> **ASSIGNED TASK 1**:
Decide whether each statement below agrees with the passage on social rule sets. Answer yes or no for (a), (b), and (c), and quote the deciding words of the passage. (a) The author talked over the political landscape at lunch with a colleague from the economics department. (b) In agent-based modeling, the agents themselves create the rule sets they follow. (c) According to the passage, many people view lying by political leaders as shameful.
> **ASSIGNED TASK 2**:
Print the part of the passage on social rule sets starting with "I had lunch" and going on through "human societal behavior.".
> **ASSIGNED TASK 3**:
Proceed with the passage on social rule sets, writing on from its last sentence.

> **SELECTED EXTRACT**:
A larger question though is, what are the rules that govern the production of human societal emergent properties? Is it possible that we could write them down in a compact fashion as we can for the game of Chess?
As I look out over the global political landscape these days, with the populist electoral success extending from the Philippines to Brexit Britain…and certainly including my own country…. I am curious whether there is a hidden rule set that relates these movements to a certain societal incivility that seems to be spreading as a social contagion. Another phenomenon that seems to be recently emergent is an increasing acceptance of lying on the part of political leaders. Instead of being viewed as shameful, such actions seem to viewed by many as reflecting strength and genuineness. Is there a human societal rule set that governs the acceptance of deception?
I had lunch yesterday with a colleague from our economics department yesterday and we both wondered whether the decline of organized religion had something to do with the recent political landscape, however humans have been in such dark places before in times when organized religion was very strong. In any case, a lunchtime conversation is not the way to elucidate a rule set for human societal behavior.
What would be the way to reveal such rule sets? One notion is to use agent-based modeling. In this approach, human beings are modeled in silico as software agents. The agents interact according to rule sets created by the experimentalist (a computational social scientist) in a massive manner, limited only by Moore’s Law. The emergent behaviors of the whole system are what is measured and the idea is to understand the relationship between the designed social rule set for the agents and the resultant emergent behavior of the model. The problem with this approach is that humans are very complex—much more complex that the modular pieces of software that comprise agents.

> **DATA SUPPLIED**:
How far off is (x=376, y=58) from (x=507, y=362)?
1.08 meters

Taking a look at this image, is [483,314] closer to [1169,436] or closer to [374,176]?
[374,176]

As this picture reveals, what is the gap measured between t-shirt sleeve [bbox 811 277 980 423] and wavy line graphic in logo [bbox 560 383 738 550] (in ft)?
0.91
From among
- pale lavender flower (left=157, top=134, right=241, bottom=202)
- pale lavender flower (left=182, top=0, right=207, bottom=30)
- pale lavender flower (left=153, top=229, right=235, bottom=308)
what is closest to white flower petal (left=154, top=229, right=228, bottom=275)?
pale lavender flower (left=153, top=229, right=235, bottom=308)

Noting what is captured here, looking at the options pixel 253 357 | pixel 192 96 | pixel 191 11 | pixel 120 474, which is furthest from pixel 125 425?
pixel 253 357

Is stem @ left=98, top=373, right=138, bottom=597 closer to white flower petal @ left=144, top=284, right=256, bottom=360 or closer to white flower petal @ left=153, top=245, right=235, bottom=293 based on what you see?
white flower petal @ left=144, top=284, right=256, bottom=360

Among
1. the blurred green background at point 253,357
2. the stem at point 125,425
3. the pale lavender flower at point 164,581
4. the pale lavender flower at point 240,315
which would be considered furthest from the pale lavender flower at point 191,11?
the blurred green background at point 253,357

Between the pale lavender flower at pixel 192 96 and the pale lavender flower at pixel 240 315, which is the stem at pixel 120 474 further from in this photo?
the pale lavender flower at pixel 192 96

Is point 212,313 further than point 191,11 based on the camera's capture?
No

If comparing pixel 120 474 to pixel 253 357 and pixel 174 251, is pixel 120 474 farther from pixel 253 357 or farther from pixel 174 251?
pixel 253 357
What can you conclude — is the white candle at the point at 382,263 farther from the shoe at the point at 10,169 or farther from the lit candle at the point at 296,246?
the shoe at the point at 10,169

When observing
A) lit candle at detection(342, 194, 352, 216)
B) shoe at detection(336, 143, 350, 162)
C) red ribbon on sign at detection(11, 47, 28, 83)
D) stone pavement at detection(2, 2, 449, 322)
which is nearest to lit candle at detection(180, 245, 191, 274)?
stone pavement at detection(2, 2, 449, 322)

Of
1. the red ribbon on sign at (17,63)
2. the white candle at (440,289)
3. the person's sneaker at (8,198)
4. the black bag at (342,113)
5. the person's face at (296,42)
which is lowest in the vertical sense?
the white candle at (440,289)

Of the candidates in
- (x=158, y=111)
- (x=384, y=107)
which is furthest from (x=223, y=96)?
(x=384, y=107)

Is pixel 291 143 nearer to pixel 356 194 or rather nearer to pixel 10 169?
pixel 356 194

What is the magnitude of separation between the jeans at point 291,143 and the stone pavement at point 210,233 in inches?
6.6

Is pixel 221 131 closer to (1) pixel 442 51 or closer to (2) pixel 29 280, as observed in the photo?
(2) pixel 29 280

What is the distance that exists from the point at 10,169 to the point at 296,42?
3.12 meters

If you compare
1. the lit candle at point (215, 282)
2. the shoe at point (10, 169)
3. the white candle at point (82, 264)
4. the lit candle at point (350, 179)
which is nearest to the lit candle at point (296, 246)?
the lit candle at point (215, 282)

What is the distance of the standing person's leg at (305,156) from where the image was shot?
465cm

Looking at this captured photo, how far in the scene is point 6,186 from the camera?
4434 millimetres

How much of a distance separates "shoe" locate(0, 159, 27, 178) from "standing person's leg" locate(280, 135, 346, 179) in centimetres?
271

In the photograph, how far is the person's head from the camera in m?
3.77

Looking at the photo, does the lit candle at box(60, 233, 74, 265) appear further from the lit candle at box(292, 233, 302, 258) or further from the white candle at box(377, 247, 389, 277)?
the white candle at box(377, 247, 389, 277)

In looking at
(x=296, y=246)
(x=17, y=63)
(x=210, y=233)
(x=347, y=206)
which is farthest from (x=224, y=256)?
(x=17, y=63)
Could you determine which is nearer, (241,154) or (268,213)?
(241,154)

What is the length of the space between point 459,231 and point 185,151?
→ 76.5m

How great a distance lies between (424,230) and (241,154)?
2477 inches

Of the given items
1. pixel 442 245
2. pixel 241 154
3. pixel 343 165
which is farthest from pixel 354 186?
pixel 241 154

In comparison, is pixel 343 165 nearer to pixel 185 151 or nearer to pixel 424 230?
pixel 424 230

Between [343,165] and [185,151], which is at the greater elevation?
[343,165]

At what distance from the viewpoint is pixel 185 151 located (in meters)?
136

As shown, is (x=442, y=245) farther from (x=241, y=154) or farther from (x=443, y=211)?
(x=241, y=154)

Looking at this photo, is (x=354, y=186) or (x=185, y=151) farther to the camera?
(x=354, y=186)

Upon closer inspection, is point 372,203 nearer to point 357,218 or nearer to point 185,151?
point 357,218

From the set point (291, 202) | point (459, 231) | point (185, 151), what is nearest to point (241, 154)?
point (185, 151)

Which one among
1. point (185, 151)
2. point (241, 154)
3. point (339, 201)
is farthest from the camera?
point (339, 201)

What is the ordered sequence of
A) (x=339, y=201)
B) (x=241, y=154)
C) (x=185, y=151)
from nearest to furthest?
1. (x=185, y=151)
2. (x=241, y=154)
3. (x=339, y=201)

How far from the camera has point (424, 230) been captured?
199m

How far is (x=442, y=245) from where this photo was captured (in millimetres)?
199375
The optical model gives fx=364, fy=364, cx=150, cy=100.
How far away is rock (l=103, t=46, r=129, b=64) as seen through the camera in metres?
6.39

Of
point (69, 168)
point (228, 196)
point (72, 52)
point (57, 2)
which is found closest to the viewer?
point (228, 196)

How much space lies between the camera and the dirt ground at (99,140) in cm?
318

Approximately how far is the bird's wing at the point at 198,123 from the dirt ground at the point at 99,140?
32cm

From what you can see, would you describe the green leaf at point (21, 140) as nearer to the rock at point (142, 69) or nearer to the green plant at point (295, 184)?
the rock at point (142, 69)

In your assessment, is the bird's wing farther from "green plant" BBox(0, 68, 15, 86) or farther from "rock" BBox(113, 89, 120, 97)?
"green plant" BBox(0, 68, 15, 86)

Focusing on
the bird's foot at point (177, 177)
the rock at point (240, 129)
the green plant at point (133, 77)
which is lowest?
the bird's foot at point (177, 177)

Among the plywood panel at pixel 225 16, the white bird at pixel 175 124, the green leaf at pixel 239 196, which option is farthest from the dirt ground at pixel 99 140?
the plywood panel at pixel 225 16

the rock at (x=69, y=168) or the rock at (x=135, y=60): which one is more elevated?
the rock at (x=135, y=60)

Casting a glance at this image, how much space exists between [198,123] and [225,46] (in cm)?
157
...
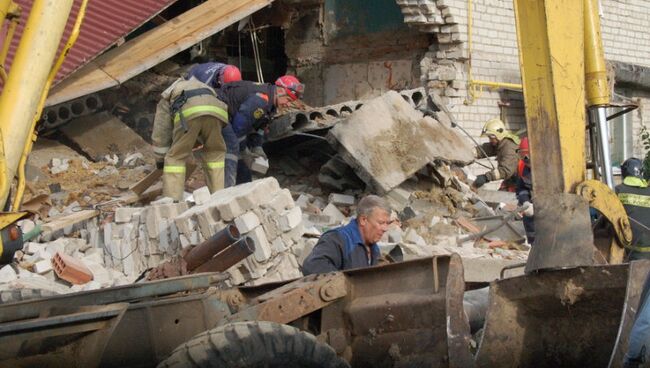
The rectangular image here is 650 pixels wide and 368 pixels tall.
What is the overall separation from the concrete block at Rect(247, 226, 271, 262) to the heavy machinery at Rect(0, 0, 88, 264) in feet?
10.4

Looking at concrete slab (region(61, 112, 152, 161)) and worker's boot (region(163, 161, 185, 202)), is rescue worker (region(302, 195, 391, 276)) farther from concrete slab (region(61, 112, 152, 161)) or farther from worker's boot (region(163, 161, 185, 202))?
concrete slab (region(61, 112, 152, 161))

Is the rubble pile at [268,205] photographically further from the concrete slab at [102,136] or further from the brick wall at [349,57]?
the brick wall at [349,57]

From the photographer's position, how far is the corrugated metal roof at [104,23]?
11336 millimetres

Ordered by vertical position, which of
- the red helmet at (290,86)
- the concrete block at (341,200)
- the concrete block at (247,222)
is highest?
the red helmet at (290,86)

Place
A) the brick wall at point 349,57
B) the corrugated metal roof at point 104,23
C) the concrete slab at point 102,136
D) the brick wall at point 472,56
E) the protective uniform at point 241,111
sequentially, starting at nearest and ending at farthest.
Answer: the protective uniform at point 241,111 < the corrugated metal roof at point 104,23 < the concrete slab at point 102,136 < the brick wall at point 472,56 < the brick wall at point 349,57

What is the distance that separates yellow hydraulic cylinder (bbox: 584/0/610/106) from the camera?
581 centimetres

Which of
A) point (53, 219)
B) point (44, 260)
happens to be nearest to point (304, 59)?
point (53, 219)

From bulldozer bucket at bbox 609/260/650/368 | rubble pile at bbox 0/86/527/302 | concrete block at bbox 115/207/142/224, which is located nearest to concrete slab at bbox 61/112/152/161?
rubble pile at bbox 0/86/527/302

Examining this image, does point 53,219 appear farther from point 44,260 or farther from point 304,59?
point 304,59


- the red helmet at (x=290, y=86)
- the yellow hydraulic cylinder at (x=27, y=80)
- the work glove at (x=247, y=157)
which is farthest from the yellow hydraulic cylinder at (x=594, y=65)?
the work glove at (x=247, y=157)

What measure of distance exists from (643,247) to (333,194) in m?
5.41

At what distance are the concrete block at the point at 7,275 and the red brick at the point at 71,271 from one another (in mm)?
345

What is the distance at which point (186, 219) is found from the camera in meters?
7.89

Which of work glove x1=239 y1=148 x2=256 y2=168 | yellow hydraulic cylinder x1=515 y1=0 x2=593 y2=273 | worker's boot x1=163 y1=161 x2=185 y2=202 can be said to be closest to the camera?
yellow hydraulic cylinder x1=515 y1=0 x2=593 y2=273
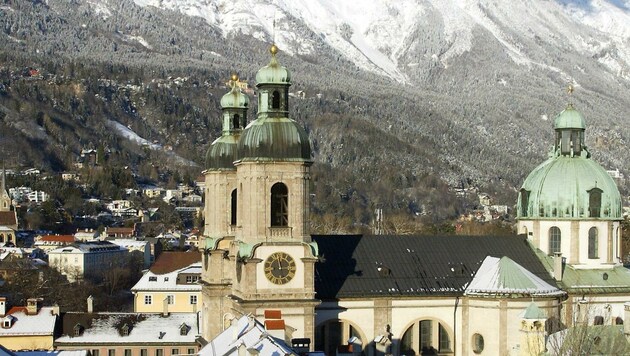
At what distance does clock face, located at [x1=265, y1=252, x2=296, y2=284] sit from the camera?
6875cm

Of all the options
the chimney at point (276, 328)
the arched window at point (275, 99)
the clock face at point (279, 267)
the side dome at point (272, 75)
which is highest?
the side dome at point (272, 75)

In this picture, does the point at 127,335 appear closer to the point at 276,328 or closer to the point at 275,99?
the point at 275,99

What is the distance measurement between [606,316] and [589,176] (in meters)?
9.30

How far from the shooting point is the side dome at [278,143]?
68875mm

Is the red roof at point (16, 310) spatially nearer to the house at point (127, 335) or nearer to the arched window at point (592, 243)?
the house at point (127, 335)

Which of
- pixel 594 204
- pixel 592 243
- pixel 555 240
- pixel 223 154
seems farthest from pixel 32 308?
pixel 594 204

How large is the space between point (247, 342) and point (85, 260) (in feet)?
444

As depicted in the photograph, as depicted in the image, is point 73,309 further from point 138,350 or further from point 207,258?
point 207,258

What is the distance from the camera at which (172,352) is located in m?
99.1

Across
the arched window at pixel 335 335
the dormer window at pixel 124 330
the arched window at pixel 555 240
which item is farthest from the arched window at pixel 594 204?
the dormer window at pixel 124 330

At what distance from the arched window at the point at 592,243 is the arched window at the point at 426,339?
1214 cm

> **EXERCISE RESULT 1**:
(a) Yes: "I had lunch yesterday with a colleague from our economics department yesterday and we both wondered whether the decline of organized religion had something to do with the recent political landscape"
(b) No: "The agents interact according to rule sets created by the experimentalist (a computational social scientist)"
(c) No: "Instead of being viewed as shameful, such actions seem to viewed by many as reflecting strength and genuineness."

> **EXERCISE RESULT 2**:
I had lunch yesterday with a colleague from our economics department yesterday and we both wondered whether the decline of organized religion had something to do with the recent political landscape, however humans have been in such dark places before in times when organized religion was very strong. In any case, a lunchtime conversation is not the way to elucidate a rule set for human societal behavior.

> **EXERCISE RESULT 3**:
Another approach is to use college students as experimental subjects in behavioral economic experiments. This was the invention of another former colleague, also an economist, who won the Nobel Prize as a result of this idea. In such experiments, human subjects are paid real money as they interact with each other or computers under designed rule sets, similar to those used in agent-based modeling. The famous Prisoner’s Dilemma is an example of such a designed rule set. Here, the experimental results are quantifiable (how much money each student has at the end of each experiment) and the agents are real human beings (albeit a bit young). A neuroscientific bonus to this type of research is that the human subjects can be brain scanned as they interact revealing the neural substrates for their actions. The problem with this approach is that the number of experimental subjects is orders of magnitude less than the number of human agents interacting in real social phenomena such as stock markets. Hence, in general, such behavioral economic experiments are statistically under-powered relative to the social behavior they try to explain.
I think it’s time for by SBE friends to invent a new rule discovery approach. The timing is ripe: the relevance of such rule sets to our survival on the planet is clear. With the advent of ubiquitous AI, such rule sets will be of crucial importance to the engineering of ethical, legal and social frameworks for robots and the like as they interact with human beings. And it would be interesting to discover how human history relates to our social natures, not just in a qualified way, but one that is predictive and generalizable.